In the study entitled ‘Wastewater-based tracing of doping use by the general population and amateur athletes’, KWR researchers have revealed that amateur athletes use the highly dangerous weight-loss agent 2,4-dinitrophenol (the ‘fat burner’ or DNP) in sport events. Through the chemical analysis of wastewater, KWR investigators Ana Causanilles, Pim de Voogt and Erik Emke have shown that 2,4-dinitrophenol  loads increased by a factor of between 10 to 100 during the events monitored.
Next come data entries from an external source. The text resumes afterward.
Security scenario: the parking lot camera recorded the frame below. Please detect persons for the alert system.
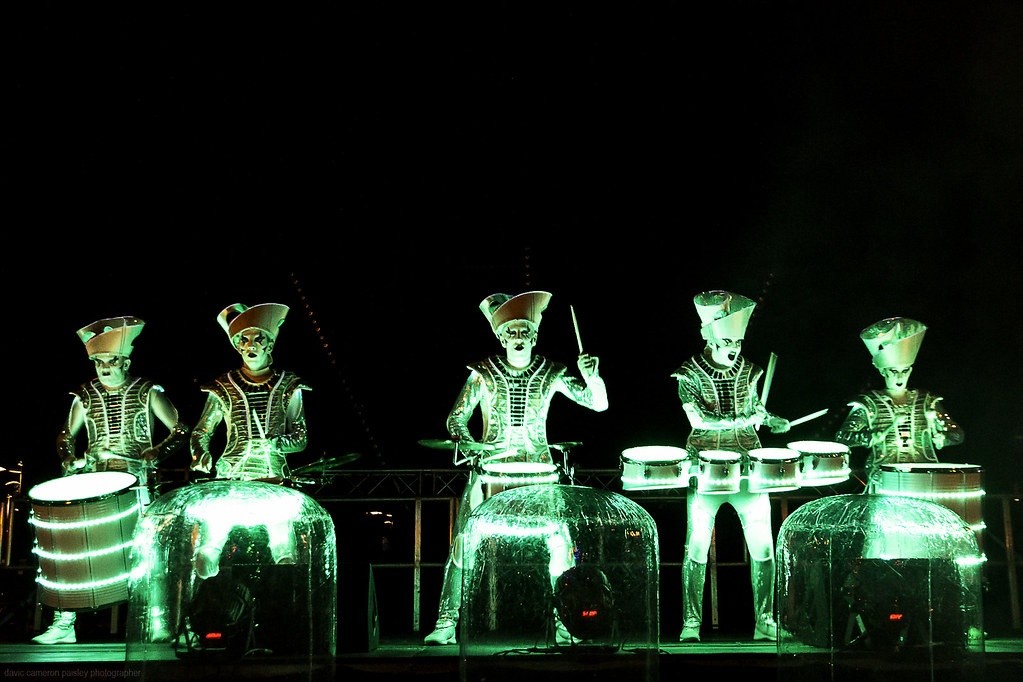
[32,315,188,642]
[426,290,608,648]
[839,315,964,562]
[669,288,796,644]
[191,298,311,483]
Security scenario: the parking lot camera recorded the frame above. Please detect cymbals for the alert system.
[547,441,585,451]
[0,496,30,504]
[290,451,363,474]
[128,478,176,491]
[418,437,496,451]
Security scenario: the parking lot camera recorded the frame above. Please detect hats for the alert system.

The study, performed by KWR and the Anti-Doping Authority of the Netherlands, was sponsored by the World Anti-Doping Authority (WADA). In the UK, recent more traditional research using questionnaires showed that the use of so-called IPEDs (Image Performance Enhancing Drugs) is widespread. Wastewater-based epidemiology has – once again – proven to be an excellent tool to support the outcome of such research with quantitative figures.

The chemical analysis of sewer water is rapidly developing into a discipline that can analyse, in near-real-time, the trends in the use of drugs and other substances by citizens. This is why Pim de Voogt refers to this wastewater-based epidemiology as a ‘societal mirror’. By sampling the influent of a sewage treatment plant, the researchers are able to calculate, on the basis of the concentration of drugs or their conversion products that end up in urine and thus in sewage water, the total ‘load’ of drugs in a city. Load is a measure of the number of milligrams of a drug transported to the sewage treatment plant per day per 1000 inhabitants.